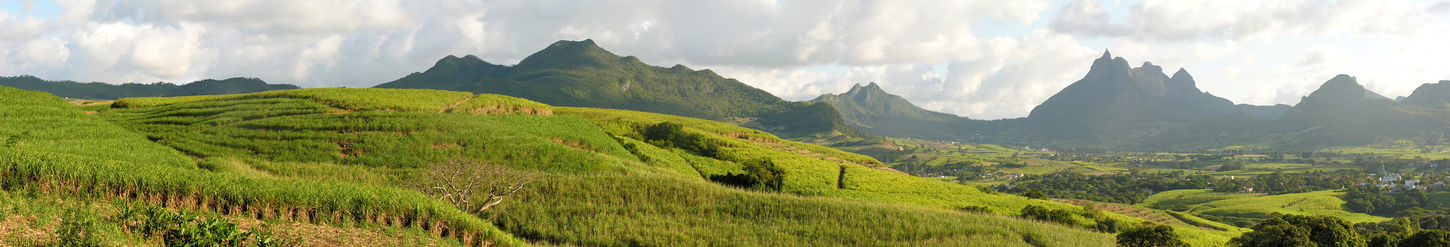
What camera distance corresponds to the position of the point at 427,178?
3475 centimetres

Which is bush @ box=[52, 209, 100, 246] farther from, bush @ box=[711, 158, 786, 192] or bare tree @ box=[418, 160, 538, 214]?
bush @ box=[711, 158, 786, 192]

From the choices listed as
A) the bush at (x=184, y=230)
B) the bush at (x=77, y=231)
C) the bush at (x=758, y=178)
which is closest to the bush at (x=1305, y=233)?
the bush at (x=758, y=178)

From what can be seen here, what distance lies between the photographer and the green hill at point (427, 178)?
61.7 ft

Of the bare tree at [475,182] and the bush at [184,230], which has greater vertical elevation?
the bush at [184,230]

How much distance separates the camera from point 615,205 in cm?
3172

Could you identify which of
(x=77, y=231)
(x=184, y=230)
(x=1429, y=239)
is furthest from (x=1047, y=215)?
(x=77, y=231)

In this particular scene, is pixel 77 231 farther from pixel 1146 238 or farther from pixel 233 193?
pixel 1146 238

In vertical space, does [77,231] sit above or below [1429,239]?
above

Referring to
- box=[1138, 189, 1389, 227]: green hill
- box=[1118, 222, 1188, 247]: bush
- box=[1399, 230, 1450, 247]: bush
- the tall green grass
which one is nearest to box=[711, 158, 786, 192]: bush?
box=[1118, 222, 1188, 247]: bush

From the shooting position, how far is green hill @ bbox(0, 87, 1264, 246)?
18.8 metres

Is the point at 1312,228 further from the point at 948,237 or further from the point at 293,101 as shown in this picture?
the point at 293,101

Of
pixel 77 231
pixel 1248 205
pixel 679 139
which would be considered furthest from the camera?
pixel 1248 205

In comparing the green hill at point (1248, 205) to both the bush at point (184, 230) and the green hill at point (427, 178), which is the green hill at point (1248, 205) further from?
the bush at point (184, 230)

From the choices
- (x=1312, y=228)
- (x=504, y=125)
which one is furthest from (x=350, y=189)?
(x=1312, y=228)
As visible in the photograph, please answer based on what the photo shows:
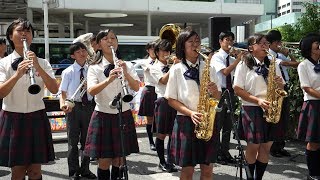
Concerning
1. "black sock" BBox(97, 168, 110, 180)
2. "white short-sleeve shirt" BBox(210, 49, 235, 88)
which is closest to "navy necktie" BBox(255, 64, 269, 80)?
"white short-sleeve shirt" BBox(210, 49, 235, 88)

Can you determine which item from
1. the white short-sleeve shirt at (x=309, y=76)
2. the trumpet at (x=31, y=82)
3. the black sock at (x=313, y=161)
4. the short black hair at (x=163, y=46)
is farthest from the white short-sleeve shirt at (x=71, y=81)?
the black sock at (x=313, y=161)

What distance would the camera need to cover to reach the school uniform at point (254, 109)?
4441mm

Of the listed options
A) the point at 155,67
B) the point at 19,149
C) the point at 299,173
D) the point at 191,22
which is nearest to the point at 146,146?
the point at 155,67

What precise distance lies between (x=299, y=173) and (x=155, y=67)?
2.58m

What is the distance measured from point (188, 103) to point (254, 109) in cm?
115

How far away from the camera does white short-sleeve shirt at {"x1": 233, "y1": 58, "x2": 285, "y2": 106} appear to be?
4.45m

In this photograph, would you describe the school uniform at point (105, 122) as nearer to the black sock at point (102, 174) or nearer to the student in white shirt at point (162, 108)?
the black sock at point (102, 174)

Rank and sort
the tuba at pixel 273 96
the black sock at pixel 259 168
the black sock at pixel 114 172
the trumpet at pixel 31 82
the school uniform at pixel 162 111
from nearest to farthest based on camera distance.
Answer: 1. the trumpet at pixel 31 82
2. the black sock at pixel 114 172
3. the tuba at pixel 273 96
4. the black sock at pixel 259 168
5. the school uniform at pixel 162 111

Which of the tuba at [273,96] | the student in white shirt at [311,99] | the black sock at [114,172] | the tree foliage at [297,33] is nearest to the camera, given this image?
the black sock at [114,172]

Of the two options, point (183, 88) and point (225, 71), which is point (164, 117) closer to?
point (225, 71)

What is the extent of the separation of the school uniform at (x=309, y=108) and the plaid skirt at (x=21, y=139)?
3.06m

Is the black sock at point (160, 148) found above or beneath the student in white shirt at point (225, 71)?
beneath

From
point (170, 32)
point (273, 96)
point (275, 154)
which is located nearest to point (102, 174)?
point (273, 96)

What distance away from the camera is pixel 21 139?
358 cm
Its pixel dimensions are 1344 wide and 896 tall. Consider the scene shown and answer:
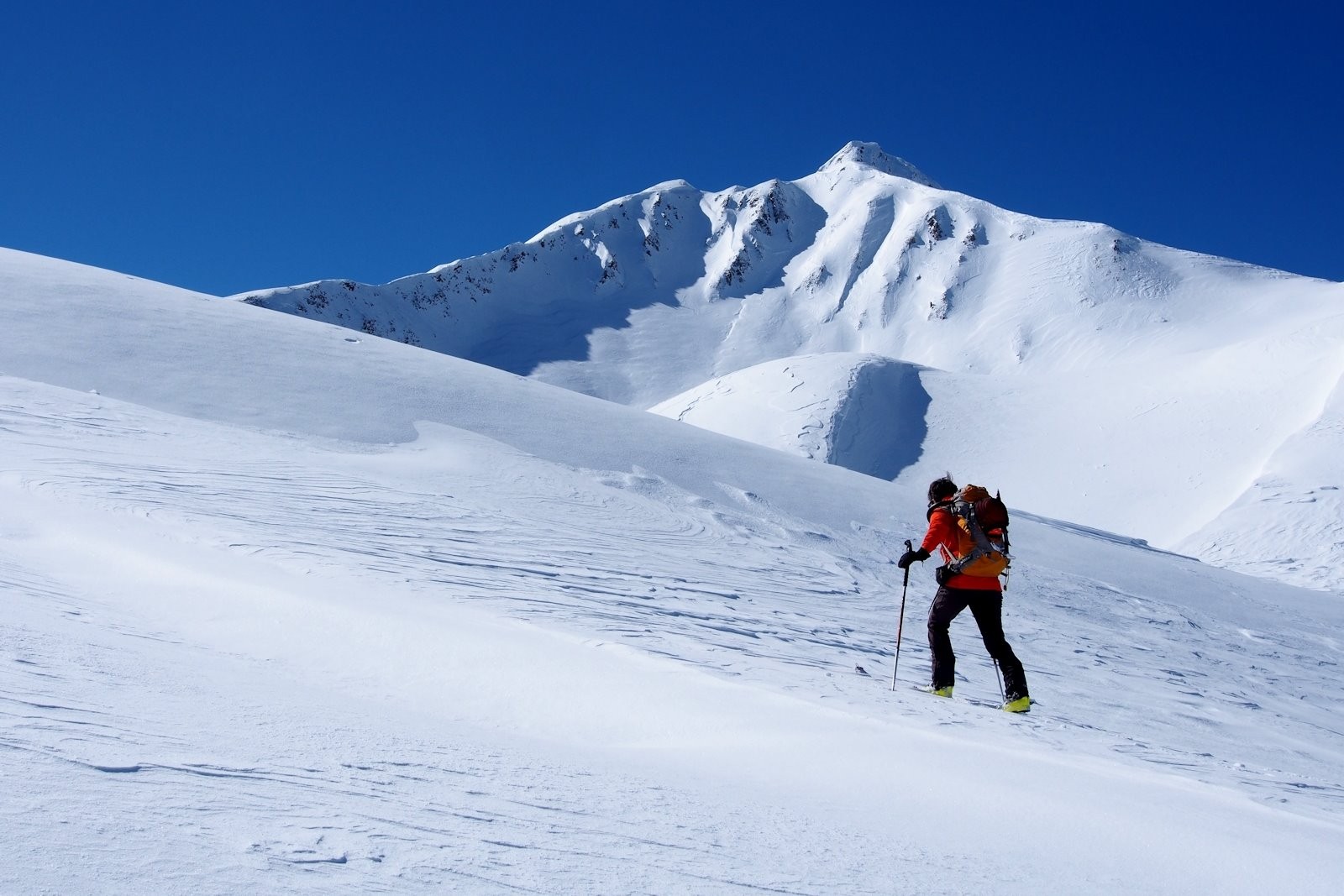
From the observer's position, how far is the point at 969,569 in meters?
6.20

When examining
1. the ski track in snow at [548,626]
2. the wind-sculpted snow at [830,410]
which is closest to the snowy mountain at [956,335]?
the wind-sculpted snow at [830,410]

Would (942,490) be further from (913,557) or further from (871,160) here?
(871,160)

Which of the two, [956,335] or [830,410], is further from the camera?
[956,335]

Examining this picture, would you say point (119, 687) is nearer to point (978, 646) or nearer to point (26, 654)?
point (26, 654)

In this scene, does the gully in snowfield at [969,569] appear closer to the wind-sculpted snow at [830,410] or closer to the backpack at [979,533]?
the backpack at [979,533]

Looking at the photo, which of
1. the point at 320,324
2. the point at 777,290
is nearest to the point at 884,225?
the point at 777,290

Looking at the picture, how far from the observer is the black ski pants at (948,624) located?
6172 millimetres

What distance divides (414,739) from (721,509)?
853 cm

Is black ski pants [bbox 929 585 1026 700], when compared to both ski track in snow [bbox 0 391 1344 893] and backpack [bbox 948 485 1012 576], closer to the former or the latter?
backpack [bbox 948 485 1012 576]

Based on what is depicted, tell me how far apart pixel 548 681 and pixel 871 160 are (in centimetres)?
17333

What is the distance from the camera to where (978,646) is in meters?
8.17

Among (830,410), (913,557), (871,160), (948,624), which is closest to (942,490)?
(913,557)

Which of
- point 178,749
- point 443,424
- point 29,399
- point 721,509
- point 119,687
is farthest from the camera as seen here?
point 443,424

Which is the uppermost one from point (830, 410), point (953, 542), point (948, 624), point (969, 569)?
point (830, 410)
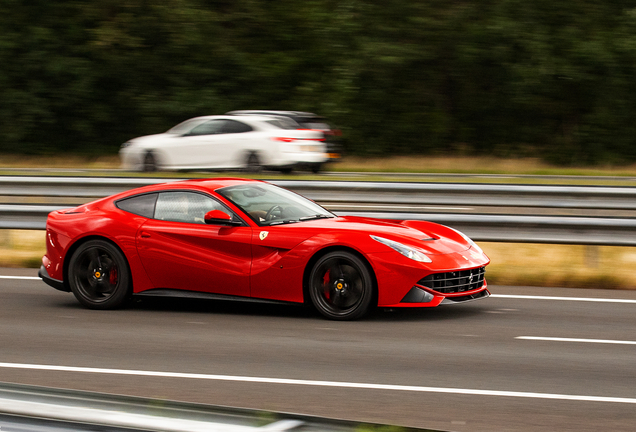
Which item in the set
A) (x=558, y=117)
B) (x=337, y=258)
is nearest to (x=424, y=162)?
◆ ◆ ◆
* Task requirements *
Arrange all of the data above as a numbered list with one line per item. Leave out the blank lines and the pictures.

* Expected answer *
1. What camera distance corresponds to the position of the point at 427,178?
2. 3475 centimetres
3. Which is bush @ box=[52, 209, 100, 246] farther from, bush @ box=[711, 158, 786, 192] or bare tree @ box=[418, 160, 538, 214]?
4. bush @ box=[711, 158, 786, 192]
5. From the choices listed as
6. A) the bush at (x=184, y=230)
7. B) the bush at (x=77, y=231)
8. C) the bush at (x=758, y=178)
9. which is closest to the bush at (x=1305, y=233)?
10. the bush at (x=758, y=178)
11. From what can be seen here, what distance lies between the photographer and the green hill at point (427, 178)?
12. 61.7 ft
13. Of the bare tree at [475,182] and the bush at [184,230], which has greater vertical elevation?
14. the bush at [184,230]
15. How much distance separates the camera from point 615,205 in cm?
16. 3172
17. Could you identify which of
18. (x=77, y=231)
19. (x=184, y=230)
20. (x=1429, y=239)
21. is furthest from (x=1047, y=215)?
22. (x=77, y=231)
23. In this particular scene, is pixel 77 231 farther from pixel 1146 238 or farther from pixel 233 193?
24. pixel 1146 238
25. In vertical space, does [77,231] sit above or below [1429,239]?
26. above
27. Referring to
28. - box=[1138, 189, 1389, 227]: green hill
29. - box=[1118, 222, 1188, 247]: bush
30. - box=[1399, 230, 1450, 247]: bush
31. - the tall green grass
32. which one is nearest to box=[711, 158, 786, 192]: bush?
33. box=[1118, 222, 1188, 247]: bush
34. From the shooting position, how far is green hill @ bbox(0, 87, 1264, 246)?
35. 18.8 metres
36. Is the point at 1312,228 further from the point at 948,237 or further from the point at 293,101 as shown in this picture?
37. the point at 293,101
38. Of
39. pixel 77 231
40. pixel 1248 205
41. pixel 679 139
42. which would be considered furthest from the camera?
43. pixel 1248 205
44. In comparing the green hill at point (1248, 205) to both the bush at point (184, 230) and the green hill at point (427, 178), which is the green hill at point (1248, 205) further from?
45. the bush at point (184, 230)
46. From the choices
47. - (x=1312, y=228)
48. - (x=504, y=125)
49. which one is furthest from (x=350, y=189)?
50. (x=1312, y=228)
51. As visible in the photograph, please answer based on what the photo shows:
52. Concerning
53. 1. "black sock" BBox(97, 168, 110, 180)
54. 2. "white short-sleeve shirt" BBox(210, 49, 235, 88)
55. which is closest to "navy necktie" BBox(255, 64, 269, 80)?
56. "white short-sleeve shirt" BBox(210, 49, 235, 88)
57. Can you determine which item from
58. 1. the white short-sleeve shirt at (x=309, y=76)
59. 2. the trumpet at (x=31, y=82)
60. 3. the black sock at (x=313, y=161)
61. 4. the short black hair at (x=163, y=46)
62. is farthest from the white short-sleeve shirt at (x=71, y=81)?
63. the black sock at (x=313, y=161)
64. What distance would the camera need to cover to reach the school uniform at point (254, 109)?
65. 4441mm
66. Of the listed options
67. A) the point at 155,67
68. B) the point at 19,149
69. C) the point at 299,173
70. D) the point at 191,22
71. which is nearest to the point at 146,146?
72. the point at 155,67
73. What precise distance lies between (x=299, y=173) and (x=155, y=67)?
74. 2.58m
75. What is the distance measured from point (188, 103) to point (254, 109) in cm?
76. 115
77. How far away from the camera does white short-sleeve shirt at {"x1": 233, "y1": 58, "x2": 285, "y2": 106} appear to be?
78. 4.45m
79. In this photograph, would you describe the school uniform at point (105, 122) as nearer to the black sock at point (102, 174) or nearer to the student in white shirt at point (162, 108)?
80. the black sock at point (102, 174)
81. Rank and sort
82. the tuba at pixel 273 96
83. the black sock at pixel 259 168
84. the black sock at pixel 114 172
85. the trumpet at pixel 31 82
86. the school uniform at pixel 162 111
87. from nearest to farthest based on camera distance.
88. Answer: 1. the trumpet at pixel 31 82
89. 2. the black sock at pixel 114 172
90. 3. the tuba at pixel 273 96
91. 4. the black sock at pixel 259 168
92. 5. the school uniform at pixel 162 111
93. Which of the tuba at [273,96] | the student in white shirt at [311,99] | the black sock at [114,172] | the tree foliage at [297,33] is nearest to the camera, given this image?
94. the black sock at [114,172]
95. Of the two options, point (183, 88) and point (225, 71), which is point (164, 117) closer to?
96. point (225, 71)
97. What is the extent of the separation of the school uniform at (x=309, y=108) and the plaid skirt at (x=21, y=139)?
98. 3.06m
99. Is the black sock at point (160, 148) found above or beneath the student in white shirt at point (225, 71)?
100. beneath
101. From
102. point (170, 32)
103. point (273, 96)
104. point (275, 154)
105. which is located nearest to point (102, 174)?
106. point (273, 96)
107. What distance away from the camera is pixel 21 139?
108. 358 cm
109. Its pixel dimensions are 1344 wide and 896 tall. Consider the scene shown and answer:
110. From the observer's position, how far is the point at 969,569 in meters?
111. 6.20
112. When examining
113. 1. the ski track in snow at [548,626]
114. 2. the wind-sculpted snow at [830,410]
115. which is closest to the snowy mountain at [956,335]?
116. the wind-sculpted snow at [830,410]
117. Would (942,490) be further from (913,557) or further from (871,160) here?
118. (871,160)
119. Which of the two, [956,335] or [830,410], is further from the camera?
120. [956,335]
121. Examining this picture, would you say point (119, 687) is nearer to point (978, 646) or nearer to point (26, 654)?
122. point (26, 654)
123. In this scene, does the gully in snowfield at [969,569] appear closer to the wind-sculpted snow at [830,410] or closer to the backpack at [979,533]?
124. the backpack at [979,533]
125. Looking at the photo, which of
126. 1. the point at 320,324
127. 2. the point at 777,290
128. is nearest to the point at 884,225?
129. the point at 777,290
130. Looking at the picture, how far from the observer is the black ski pants at (948,624) located?
131. 6172 millimetres
132. What distance divides (414,739) from (721,509)?
133. 853 cm
134. Is black ski pants [bbox 929 585 1026 700], when compared to both ski track in snow [bbox 0 391 1344 893] and backpack [bbox 948 485 1012 576], closer to the former or the latter?
135. backpack [bbox 948 485 1012 576]
136. Based on what is depicted, tell me how far apart pixel 548 681 and pixel 871 160 are (in centimetres)?
137. 17333
138. What is the distance from the camera to where (978,646) is in meters?
139. 8.17
140. Among (830,410), (913,557), (871,160), (948,624), which is closest to (942,490)?
141. (913,557)
142. Which of
143. - point 178,749
144. - point 443,424
145. - point 29,399
146. - point 721,509
147. - point 119,687
148. is farthest from the camera as seen here?
149. point 443,424
150. Which is the uppermost one from point (830, 410), point (953, 542), point (948, 624), point (969, 569)?
151. point (830, 410)
152. Which item in the set
153. A) (x=558, y=117)
154. B) (x=337, y=258)
155. is nearest to (x=424, y=162)?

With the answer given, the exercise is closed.